■ Requirement ■
Reproduce the material starting at the line that contains "Given these options —" and ending with the last line of the material, replacing "farthest" with "most distant" and leaving everything else unchanged.

==== Records shown

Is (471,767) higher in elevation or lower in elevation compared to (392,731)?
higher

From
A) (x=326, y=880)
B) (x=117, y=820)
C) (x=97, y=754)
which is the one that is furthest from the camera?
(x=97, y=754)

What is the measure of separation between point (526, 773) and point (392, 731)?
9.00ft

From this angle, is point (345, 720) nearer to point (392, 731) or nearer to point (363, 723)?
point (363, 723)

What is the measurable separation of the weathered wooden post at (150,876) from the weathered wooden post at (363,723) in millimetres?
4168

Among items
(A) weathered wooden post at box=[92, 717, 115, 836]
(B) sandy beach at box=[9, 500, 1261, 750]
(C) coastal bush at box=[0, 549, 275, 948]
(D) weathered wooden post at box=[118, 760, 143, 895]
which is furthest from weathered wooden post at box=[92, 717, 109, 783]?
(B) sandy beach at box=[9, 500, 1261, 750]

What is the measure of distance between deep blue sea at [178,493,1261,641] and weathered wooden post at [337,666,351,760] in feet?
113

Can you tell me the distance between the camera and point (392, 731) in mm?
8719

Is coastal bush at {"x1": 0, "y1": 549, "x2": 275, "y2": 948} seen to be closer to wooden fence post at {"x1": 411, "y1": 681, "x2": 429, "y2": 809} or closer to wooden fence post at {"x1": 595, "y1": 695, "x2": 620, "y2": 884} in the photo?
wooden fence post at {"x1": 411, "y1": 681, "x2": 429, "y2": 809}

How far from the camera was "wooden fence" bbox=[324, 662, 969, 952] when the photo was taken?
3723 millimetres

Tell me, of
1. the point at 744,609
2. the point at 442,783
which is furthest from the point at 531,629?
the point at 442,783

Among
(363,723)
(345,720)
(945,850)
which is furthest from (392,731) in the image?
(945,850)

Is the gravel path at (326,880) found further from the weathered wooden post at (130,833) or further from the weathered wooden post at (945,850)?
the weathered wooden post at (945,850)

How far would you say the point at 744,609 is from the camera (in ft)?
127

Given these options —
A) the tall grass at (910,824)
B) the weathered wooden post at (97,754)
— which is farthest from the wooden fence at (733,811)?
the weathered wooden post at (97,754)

========

■ Problem solution ■
Given these options —
A) the tall grass at (910,824)
B) the weathered wooden post at (97,754)
— which is most distant from the wooden fence at (733,811)?
the weathered wooden post at (97,754)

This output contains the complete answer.